Chapman uses his concerts to foster awareness about adoption and to raise money for Shaohannah's Hope, the adoption foundation he and his wife, Mary Beth, started several years ago. Named after their first adopted daughter, Shaohannah's Hope was created to offer financial assistance by providing grants ranging from $2,500 to $5,000 to families who were willing to adopt but could not afford the expenses involved.

Typically, about midway through a concert, Chapman uses a combination of a poignant video and live music to reach out and touch the hearts of those in the audience. This is followed by a short talk from Scott Hasenbalg, executive director of Shaohannah's Hope, who encourages concert-goers to drop by and visit one of the foundation's booths during intermission.

My wife and I were among the 20 or so volunteers who manned several booths at the February 26 concert in East Rutherford.

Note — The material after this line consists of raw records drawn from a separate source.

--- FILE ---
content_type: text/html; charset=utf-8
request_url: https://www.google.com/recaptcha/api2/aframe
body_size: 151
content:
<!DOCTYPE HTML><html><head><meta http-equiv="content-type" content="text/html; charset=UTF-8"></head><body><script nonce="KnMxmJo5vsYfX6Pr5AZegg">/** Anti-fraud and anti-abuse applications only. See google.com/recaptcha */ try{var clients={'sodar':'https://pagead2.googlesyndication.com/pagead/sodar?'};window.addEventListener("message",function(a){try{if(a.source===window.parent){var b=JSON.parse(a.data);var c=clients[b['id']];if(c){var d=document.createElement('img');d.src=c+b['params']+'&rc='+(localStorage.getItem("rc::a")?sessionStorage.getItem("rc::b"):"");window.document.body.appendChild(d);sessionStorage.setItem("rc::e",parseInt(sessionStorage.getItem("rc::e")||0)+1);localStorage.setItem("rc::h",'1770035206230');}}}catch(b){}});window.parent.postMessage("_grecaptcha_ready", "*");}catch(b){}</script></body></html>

We worked the booth at the main entrance to the concert hall. Before the concert and during intermission, interested people thronged around us to learn more about adoption. Many were also eager to make a donation. Some joined the Stevey Joy Club, named after the Chapman's second adopted daughter, by pledging $20 monthly for a year. Others gave a one-time gift. One person handed me a check for $2,500.

Chris and Stacy Garrison are beneficiaries of Shaohannah's Hope. They received a $2,000 grant towards the adoption of their daughter. They are hoping to travel to China this summer.

The Garrisons are on the ministerial staff at the Madison Avenue Baptist Church in Paterson, NJ. They were also among the volunteers at the East Rutherford concert. "We were thrilled at the opportunity to work at one of the booths," they told me. "Just think, we have a chance to make a difference in the life of a Chinese orphan we may never meet until we get to heaven."

To date, Chapman's "All Things New" tour has raised almost $2 million towards the goal of $2.5 million. But the goal of Shaohannah's Hope is more than simply taking money from the generous and redistributing it to the needy. Chapman is also interested in creating a desire in the hearts of concert-goers to examine the question of adoption for themselves and their own families.

My wife and I saw this firsthand when we spoke at an America World Adoption seminar held at Hawthorne Christian Academy in Hawthorne, NJ, on April 2. Over 20 couples showed up for the three-hour presentation. At the start of the seminar, each couple introduced themselves to the group. Invariably, they said their interest in coming to the seminar that day to consider adoption was kindled by the message they heard at the Steven Curtis Chapman concert.